## Task
Your answer must be an exact copy of the records, with no pictures included.

===== Input data =====

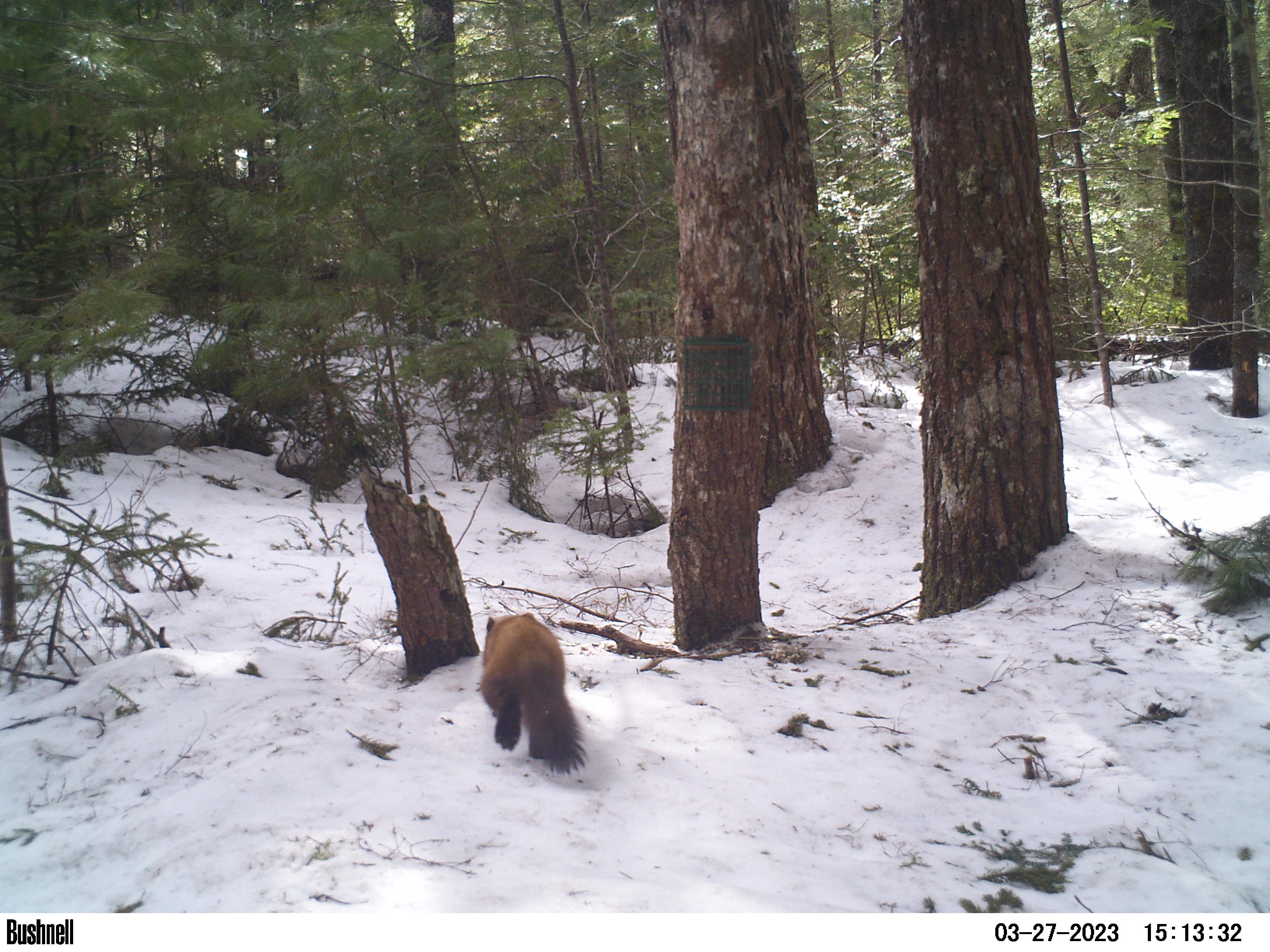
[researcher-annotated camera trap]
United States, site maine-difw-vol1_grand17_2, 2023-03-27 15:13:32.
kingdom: Animalia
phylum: Chordata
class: Mammalia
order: Carnivora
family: Mustelidae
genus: Martes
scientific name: Martes americana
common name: american marten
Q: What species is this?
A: American marten (Martes americana).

=====

## Solution to the problem
[researcher-annotated camera trap]
United States, site maine-difw-vol1_grand17_2, 2023-03-27 15:13:32.
kingdom: Animalia
phylum: Chordata
class: Mammalia
order: Carnivora
family: Mustelidae
genus: Martes
scientific name: Martes americana
common name: american marten
Q: What species is this?
A: American marten (Martes americana).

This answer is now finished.